▶ **Quoted text**:
>>

Ethnic culture highlighted as Mongolians honor national hero

People pay tribute to Genghis Khan with hada during the Spring Sacrifice ritual for Genghis Khan at the Mausoleum of Genghis Khan in Ejin Horo Banner, north China's Inner Mongolia Autonomous Region, April 23, 2011.  (Xinhua/Zhang Ling)

HOHHOT, April 23 (Xinhua) -- Tens of thousands of people from home and abroad flocked to the mausoleum of Genghis Khan on Saturday to honor the Mongolian national hero, as experts called for better preservation of this century-old custom.

About 50,000 people, including members of local Mongolian ethnic groups and visitors from the neighboring country of Mongolia, attended the annual memorial rite, said Qolubagatur, who presided over the ceremony.

"It's the 784th year that we held the sacrificial rite to our master, and the 'holy light' of the mausoleum has never gone out under the guard of our Dalhut families," said Qolubagatur. The Dalhut people are a branch of Mongolians who guard the mausoleum.

Hude, a 34-year-old engineer, said he carried on his family's duty to attend the ceremony after his aged parents could no longer make the journey.

"It has been a tradition that we have held for generations," said Hude, after presenting hada, a traditional white scarf, to the white jade statue of Genghis Khan.

To Hude and others of the Mongolian ethnic group, Genghis Khan was a national hero who united the grassland and founded the Mongol Empire in the 13th century. His grandson, Kublai Khan, established the Yuan Dynasty that ruled China from 1271 to 1368.

<<

▶ **Material supplied**:
>>

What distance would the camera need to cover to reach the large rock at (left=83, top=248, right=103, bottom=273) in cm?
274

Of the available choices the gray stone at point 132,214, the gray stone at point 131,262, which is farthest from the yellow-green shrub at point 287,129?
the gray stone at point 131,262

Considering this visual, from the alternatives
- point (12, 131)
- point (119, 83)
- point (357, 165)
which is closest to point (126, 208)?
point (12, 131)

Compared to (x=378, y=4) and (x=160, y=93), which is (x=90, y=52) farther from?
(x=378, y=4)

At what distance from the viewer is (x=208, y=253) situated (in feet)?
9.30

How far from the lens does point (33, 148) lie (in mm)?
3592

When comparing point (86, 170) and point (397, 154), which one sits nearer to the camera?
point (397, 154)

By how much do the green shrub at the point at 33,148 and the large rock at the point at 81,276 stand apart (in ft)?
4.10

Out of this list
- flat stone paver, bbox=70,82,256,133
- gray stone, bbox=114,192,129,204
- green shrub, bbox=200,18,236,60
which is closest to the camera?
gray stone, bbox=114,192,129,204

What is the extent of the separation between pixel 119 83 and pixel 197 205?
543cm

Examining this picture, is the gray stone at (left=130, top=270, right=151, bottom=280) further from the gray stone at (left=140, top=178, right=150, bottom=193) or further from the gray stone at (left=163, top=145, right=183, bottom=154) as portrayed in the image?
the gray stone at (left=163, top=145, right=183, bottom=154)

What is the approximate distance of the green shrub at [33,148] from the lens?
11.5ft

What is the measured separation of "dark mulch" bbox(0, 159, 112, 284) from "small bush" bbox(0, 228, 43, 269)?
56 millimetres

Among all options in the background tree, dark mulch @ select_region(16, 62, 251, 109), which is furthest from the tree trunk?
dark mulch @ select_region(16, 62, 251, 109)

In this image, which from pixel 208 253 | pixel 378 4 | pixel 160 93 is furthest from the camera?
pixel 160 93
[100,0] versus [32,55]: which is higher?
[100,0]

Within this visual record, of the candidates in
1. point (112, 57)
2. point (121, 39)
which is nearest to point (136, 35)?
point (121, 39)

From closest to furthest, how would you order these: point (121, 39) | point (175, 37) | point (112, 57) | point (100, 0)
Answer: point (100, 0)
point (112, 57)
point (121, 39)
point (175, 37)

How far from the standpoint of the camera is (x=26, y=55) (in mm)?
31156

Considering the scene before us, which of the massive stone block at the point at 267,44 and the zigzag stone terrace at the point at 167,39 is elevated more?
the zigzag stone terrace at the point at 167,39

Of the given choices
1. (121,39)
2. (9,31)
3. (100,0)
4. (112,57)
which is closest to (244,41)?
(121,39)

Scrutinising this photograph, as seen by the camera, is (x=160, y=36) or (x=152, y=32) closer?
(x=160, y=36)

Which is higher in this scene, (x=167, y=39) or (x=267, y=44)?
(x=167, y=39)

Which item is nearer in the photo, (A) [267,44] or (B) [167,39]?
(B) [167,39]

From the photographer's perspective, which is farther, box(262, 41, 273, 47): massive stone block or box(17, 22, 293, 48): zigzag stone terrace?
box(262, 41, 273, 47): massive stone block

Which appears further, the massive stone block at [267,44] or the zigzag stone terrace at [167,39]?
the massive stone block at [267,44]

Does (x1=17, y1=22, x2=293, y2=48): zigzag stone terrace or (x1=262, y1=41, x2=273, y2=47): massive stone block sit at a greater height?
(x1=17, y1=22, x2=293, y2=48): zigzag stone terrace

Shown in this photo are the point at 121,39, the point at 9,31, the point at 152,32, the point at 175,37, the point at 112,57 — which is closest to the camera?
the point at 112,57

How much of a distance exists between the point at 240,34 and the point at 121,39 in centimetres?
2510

<<

▶ **Work to be completed**:
Decide whether each statement agrees with the news report about the Genghis Khan memorial rite. Answer yes or no for each, quoting the words of the report that decide it. (a) Roughly 50,000 people attended the ceremony. (b) Hude presented hada to a bronze statue of Genghis Khan. (c) Kublai Khan was a son of Genghis Khan. Rely only on the news report about the Genghis Khan memorial rite.

▶ **Worked solution**:
(a) Yes: "About 50,000 people, including members of local Mongolian ethnic groups and visitors from the neighboring country of Mongolia, attended the annual memorial rite"
(b) No: "to the white jade statue of Genghis Khan"
(c) No: "His grandson, Kublai Khan, established the Yuan Dynasty"